Introduction
Le lac Tchad, vestige d'une ancienne mer intérieure appelée la mer paléotchadienne, est aujourd'hui l'un des plus grands lacs d'Afrique. Situé au cœur du Sahel, il est partagé par le Tchad, le Cameroun, le Niger et le Nigeria. Ce lac endoréique (sans débouché vers l'océan) est alimenté principalement par les eaux du fleuve Chari et de son affluent, le Logone. Sa caractéristique la plus frappante est son extrême variabilité naturelle, tant en superficie qu'en profondeur, soumise aux caprices du climat sahélien. Cette variabilité, exacerbée par les changements climatiques et la pression humaine, en fait un symbole des défis environnementaux contemporains.
Description
Le lac Tchad est un système lacustre complexe et dynamique. Sa morphologie est caractérisée par une grande étendue d'eau libre au sud, une vaste zone de marécages, de plaines inondables et d'îles (comme les célèbres îles du lac Tchad) au nord et à l'est. Sa profondeur moyenne est très faible, généralement inférieure à 2 mètres, ce qui le rend particulièrement sensible à l'évaporation. Le bassin versant du lac s'étend sur environ 2,5 millions de km². Le régime hydrique est dominé par les apports du fleuve Chari (fournissant environ 90% des eaux) et par les précipitations saisonnières. Les paysages environnants vont des zones désertiques au nord aux savanes plus humides au sud.
Histoire
Il y a environ 7 000 ans, la mer paléotchadienne, ou Méga-Tchad, couvrait une superficie estimée à plus de 400 000 km², soit la taille de la mer Caspienne actuelle. Au fil des millénaires, le climat s'est asséché, réduisant cette immense mer au lac actuel. Historiquement, le lac a été un carrefour de civilisations et un centre économique majeur. Les royaumes du Kanem-Bornou, qui prospérèrent du VIIIe au XIXe siècle sur ses rives, en firent un axe central pour le commerce transsaharien (sel, or, ivoire, esclaves).
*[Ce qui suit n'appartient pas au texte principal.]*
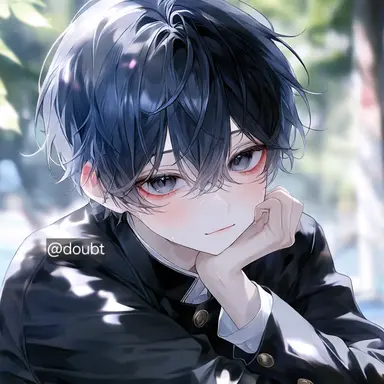 Profile image of 김도영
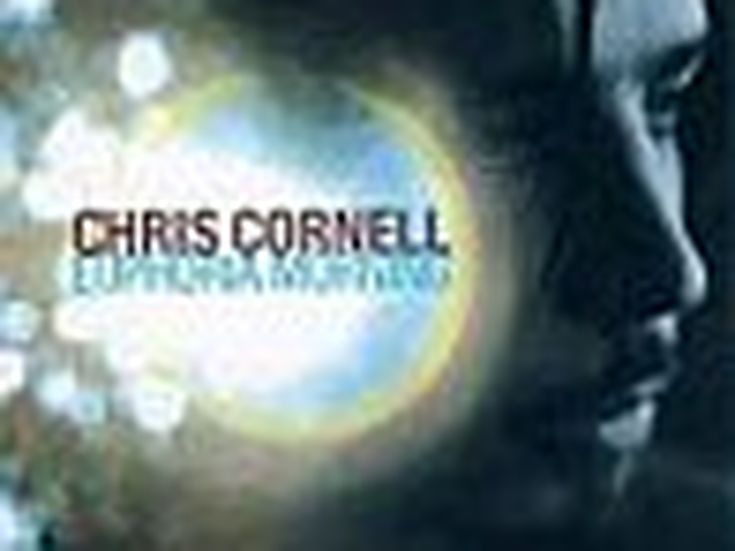 Cornell - RATM: già pronte una ventina di canzoni?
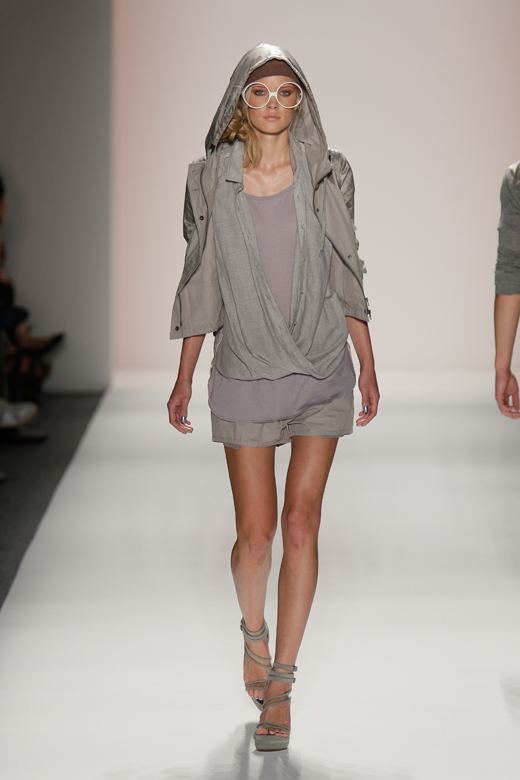 Nicholas K. Spring Summer 2013 RTW Collection (46)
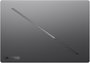 Asus ROG Zephyrus G16 GU606AW-U9641X Intel Core Ultra 9 386H 16 pulg 2.5K 240Hz OLED 64GB 1TB RTX 5080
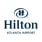 Hilton Atlanta Airport's avatar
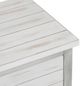 Crestview Collection Kona Beach White Cabinet-3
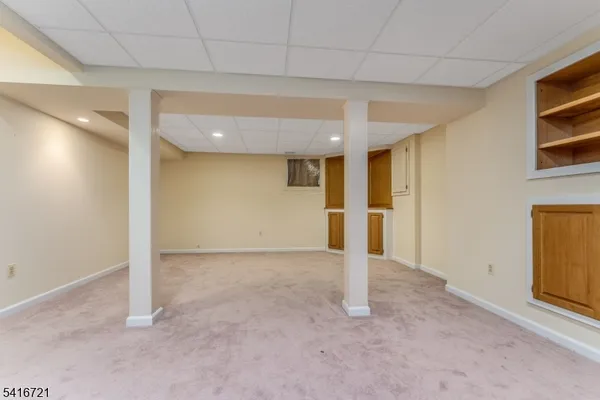 $399,000 | 107 Franklin Court, Flemington, NJ 08822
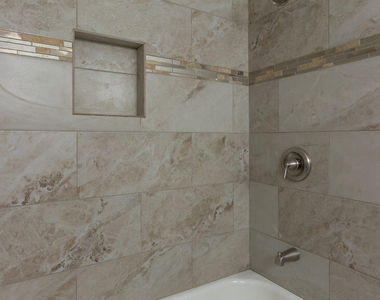 1654 N Queensbury -- - Photo Thumbnail 8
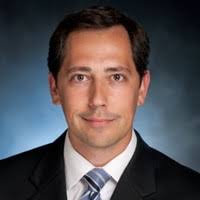 Eric Widner Email & Phone Number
Les explorateurs européens, comme l'Allemand Heinrich Barth au milieu du XIXe siècle, ont documenté son existence pour le monde occidental. Au XXe siècle, les observations satellitaires ont révélé une contraction spectaculaire : de près de 25 000 km² dans les années 1960, sa superficie est tombée à environ 1 500 km² dans les années 2000, avant de connaître une légère reprise ces dernières années, fluctuant entre 5 000 et 15 000 km² selon les saisons et les années.
Caracteristiques
**Superficie :** Extrêmement variable. Historiquement jusqu'à 25 000 km², aujourd'hui entre ~5 000 et 15 000 km². **Profondeur :** Très faible, moyenne de 1,5 mètre, maximale rarement supérieure à 7 m. **Altitude :** Environ 280 mètres au-dessus du niveau de la mer. **Salinité :** Eau douce, bien que l'évaporation intense puisse concentrer les sels dans certaines zones. **Biodiversité :** Le lac et ses zones humides associées abritent une faune et une flore remarquables. On y trouve des hippopotames, des crocodiles du Nil, des lamantins d'Afrique (population menacée), et plus de 120 espèces de poissons, dont certaines endémiques. C'est aussi une zone cruciale pour les oiseaux migrateurs paléarctiques, accueillant des millions d'individus. La végétation est dominée par les papyrus, les roseaux (Phragmites) et les nymphéas.
Importance
L'importance du lac Tchad est multidimensionnelle. **Écologiquement**, c'est une oasis de vie dans une région semi-aride, un hotspot de biodiversité et un régulateur climatique local. **Économiquement**, il est vital pour près de 40 millions de personnes. Il soutient la pêche (fournissant jusqu'à 60% des protéines animales aux riverains), l'agriculture (notamment la culture de décrue sur les rives exondées), l'élevage et l'approvisionnement en eau. **Socialement et géopolitiquement**, il est un facteur de cohésion mais aussi de tensions potentielles entre les pays riverains qui doivent gérer une ressource partagée et fluctuante. La crise sécuritaire liée à Boko Haram dans la région a également gravement affecté les activités économiques et déplacé des populations. Face à son assèchement, la Commission du Bassin du Lac Tchad (CBLT), créée en 1964, œuvre pour une gestion durable et des projets de sauvegarde, dont le controversé projet de transfert d'eau depuis le bassin du Congo (projet Transaqua).